Faculty Checklist
Faculty members seeking to develop a successful proposal should keep track of their efforts using this handy checklist. You may download the Faculty Checklist here. The document is also accessible online via Google Drive. In addition to the Faculty Checklist, please review the following:
Steps for Developing a Successful Proposal
- Proposal development is an iterative process. At the beginning, plan to spend more time planning and thinking than writing.
- You can have more funding options if you are flexible about your project. For example, if some work you planned to do on the St. Olaf campus can be partially accomplished or presented in the Twin Cities, you may create opportunities to work with a Twin Cities foundation.
- However, don’t change core aspects of your project to fit the guidelines of a foundation or government opportunity.
- Start with a 1-2 page concept draft. This can be a very informal outline or unpolished prose. Set forth key aspects of the project and shape the case you’ll make for it:
- Key Questions:
- What is the opportunity or problem you want to address?
- Why is it important? To whom?
- What prepare St. Olaf and/or you to address it?
- Why now?
- Over what period of time?
- What knowledge will result that we don’t currently know?
- How does this project advance your professional goals and/or St. Olaf priorities?
- What resources are needed to complete the project (time, money, access, collaborators, library materials, software, space)?
- What activities/outcomes/products will be accomplished?
- What else has been tried?
- Why do you think this project will succeed?
- What will success look like?
- How will success be measured?
- How will you disseminate results?
- Can this project be replicated?
- Will the project continue once grant funding ends?
- Key Questions:
- Circulate your concept draft to colleagues who know the work and those who will help by asking you good questions, including staff in GFCR. Consult with your chair, and others at St. Olaf who can help your project succeed.
- Begin the search for funding at least eighteen months prior to the start date of your project.
- In conjunction with GFCR staff, make inquiries of funders to gauge interest/alignment of your project.
- Read the guidelines. Read them again. Follow them. Proposals may be rejected for failure to observe page limitations, type sizes, deadlines, CV formats and other requirements.
- Give careful attention to the organization of your proposal. Use subheads, transitions, summaries and other tools to help the reader. Remember, yours will be one of dozens or even hundreds of proposals under review.

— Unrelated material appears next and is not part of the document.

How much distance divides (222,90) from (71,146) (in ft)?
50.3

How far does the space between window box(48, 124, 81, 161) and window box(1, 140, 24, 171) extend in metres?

- Know your audience and write accordingly. Will your proposal be reviewed by peers or by other professionals who may not know your field? Clarity is generally preferable to complexity.
- Anticipate reviewers’ questions and address them in your narrative. Don’t make reviewers guess why you are asking for a research assistant or whether your language skills are good enough to do research abroad or why you require this software.
- Show rather than tell. Use data to support claims. Draw clear conclusions from paragraphs that describe context background or controversy.
- In most cases, you can request support for your project from more than one foundation or agency. Be sure to tailor your proposal to each organization to which you apply. Foundations and agencies have distinct missions and goals. Be sure the proposal reflects the funder’s imperatives as well as your own.
- Start the Proposal Clearance process early.
- Be careful of what you ask for, because you may get it.